======== Input data ========
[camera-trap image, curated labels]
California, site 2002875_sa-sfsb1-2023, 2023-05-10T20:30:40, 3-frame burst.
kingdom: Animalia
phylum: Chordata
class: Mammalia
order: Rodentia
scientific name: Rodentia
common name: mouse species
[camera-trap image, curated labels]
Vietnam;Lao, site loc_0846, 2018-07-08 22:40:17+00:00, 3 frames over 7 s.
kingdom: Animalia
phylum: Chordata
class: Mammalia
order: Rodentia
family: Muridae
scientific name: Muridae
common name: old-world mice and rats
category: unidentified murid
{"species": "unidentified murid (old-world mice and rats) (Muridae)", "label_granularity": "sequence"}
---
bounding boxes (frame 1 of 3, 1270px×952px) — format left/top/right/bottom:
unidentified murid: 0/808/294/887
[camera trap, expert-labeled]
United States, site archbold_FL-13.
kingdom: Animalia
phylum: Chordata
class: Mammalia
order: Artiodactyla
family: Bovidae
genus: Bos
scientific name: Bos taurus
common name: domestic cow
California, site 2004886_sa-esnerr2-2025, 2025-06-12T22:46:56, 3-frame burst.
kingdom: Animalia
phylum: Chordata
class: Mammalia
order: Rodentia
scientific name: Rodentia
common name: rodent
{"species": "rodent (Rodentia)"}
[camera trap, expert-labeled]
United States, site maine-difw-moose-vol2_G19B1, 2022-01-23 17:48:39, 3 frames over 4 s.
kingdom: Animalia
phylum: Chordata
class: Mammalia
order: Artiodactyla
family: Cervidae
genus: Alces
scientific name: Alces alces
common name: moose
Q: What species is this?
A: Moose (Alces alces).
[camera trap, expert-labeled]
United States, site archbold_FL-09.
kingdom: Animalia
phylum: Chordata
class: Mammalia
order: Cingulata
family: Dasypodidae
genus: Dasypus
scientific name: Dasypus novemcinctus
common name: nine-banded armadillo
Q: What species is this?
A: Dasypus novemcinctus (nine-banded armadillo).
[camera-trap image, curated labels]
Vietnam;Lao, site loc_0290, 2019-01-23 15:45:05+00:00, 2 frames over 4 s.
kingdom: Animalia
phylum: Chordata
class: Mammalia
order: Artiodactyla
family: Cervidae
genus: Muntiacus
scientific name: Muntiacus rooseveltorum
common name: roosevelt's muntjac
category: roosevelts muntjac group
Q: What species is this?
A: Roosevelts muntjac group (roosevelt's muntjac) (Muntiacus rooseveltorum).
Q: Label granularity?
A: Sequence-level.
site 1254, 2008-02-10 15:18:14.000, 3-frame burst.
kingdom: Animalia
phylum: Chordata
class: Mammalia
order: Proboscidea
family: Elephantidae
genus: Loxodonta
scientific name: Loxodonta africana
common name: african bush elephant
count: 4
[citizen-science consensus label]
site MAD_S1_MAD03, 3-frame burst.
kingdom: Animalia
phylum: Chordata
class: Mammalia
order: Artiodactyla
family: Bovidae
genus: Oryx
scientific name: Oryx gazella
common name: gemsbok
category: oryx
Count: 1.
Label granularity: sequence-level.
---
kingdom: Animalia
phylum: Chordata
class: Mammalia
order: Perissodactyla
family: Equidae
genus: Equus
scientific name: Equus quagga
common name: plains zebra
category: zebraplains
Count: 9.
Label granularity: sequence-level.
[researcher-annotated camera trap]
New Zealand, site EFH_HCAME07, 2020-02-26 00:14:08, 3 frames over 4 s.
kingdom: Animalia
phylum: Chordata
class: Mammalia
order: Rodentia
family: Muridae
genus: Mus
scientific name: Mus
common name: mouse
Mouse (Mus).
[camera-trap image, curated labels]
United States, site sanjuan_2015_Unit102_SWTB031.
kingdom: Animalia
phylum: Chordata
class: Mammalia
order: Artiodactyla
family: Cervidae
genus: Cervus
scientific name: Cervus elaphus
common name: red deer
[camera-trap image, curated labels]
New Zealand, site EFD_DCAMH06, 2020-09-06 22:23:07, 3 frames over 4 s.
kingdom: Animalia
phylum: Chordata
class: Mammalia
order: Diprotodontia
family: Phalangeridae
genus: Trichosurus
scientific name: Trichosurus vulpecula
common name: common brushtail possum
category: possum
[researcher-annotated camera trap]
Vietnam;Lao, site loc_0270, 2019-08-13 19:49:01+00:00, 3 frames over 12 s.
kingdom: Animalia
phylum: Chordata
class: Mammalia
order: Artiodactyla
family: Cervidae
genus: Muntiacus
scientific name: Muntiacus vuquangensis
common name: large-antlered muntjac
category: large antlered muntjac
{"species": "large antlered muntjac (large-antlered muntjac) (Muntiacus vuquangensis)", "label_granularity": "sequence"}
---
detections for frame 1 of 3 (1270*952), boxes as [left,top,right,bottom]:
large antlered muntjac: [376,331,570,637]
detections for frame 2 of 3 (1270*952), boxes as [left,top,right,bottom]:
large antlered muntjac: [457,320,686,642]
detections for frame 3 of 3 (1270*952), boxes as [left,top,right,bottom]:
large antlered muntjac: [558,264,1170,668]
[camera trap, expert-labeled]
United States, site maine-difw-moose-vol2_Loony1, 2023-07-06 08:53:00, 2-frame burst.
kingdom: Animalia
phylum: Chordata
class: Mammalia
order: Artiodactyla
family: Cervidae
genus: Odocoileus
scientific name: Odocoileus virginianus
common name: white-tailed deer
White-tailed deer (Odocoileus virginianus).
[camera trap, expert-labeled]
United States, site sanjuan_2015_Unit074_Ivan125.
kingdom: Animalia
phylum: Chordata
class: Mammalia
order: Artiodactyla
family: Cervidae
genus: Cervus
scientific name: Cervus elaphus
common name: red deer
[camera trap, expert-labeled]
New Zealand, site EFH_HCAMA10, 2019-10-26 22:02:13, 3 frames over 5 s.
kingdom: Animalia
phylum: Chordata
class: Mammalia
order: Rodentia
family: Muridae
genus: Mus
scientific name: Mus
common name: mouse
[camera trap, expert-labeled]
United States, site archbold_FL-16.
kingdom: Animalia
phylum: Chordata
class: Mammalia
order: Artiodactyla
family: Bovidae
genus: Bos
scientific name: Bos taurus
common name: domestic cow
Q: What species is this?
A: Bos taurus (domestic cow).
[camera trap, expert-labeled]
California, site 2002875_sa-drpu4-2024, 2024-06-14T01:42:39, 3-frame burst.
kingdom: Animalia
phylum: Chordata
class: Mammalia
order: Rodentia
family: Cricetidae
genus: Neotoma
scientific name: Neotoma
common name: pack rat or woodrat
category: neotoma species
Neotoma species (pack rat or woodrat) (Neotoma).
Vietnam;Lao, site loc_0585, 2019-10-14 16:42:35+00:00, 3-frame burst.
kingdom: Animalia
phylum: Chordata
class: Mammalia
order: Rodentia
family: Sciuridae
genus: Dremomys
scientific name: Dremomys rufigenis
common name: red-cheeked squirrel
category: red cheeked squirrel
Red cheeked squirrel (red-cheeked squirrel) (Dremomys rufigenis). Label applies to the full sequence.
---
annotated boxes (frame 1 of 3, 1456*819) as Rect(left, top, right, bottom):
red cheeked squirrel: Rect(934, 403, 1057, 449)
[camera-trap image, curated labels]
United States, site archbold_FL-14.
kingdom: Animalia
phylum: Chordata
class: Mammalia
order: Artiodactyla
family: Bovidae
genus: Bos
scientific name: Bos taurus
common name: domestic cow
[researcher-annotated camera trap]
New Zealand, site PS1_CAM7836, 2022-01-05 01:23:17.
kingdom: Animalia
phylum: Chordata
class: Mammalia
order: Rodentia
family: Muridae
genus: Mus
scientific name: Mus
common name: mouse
========
From the material above, determine how many lines hold the string "mice"; give the number without comment.

2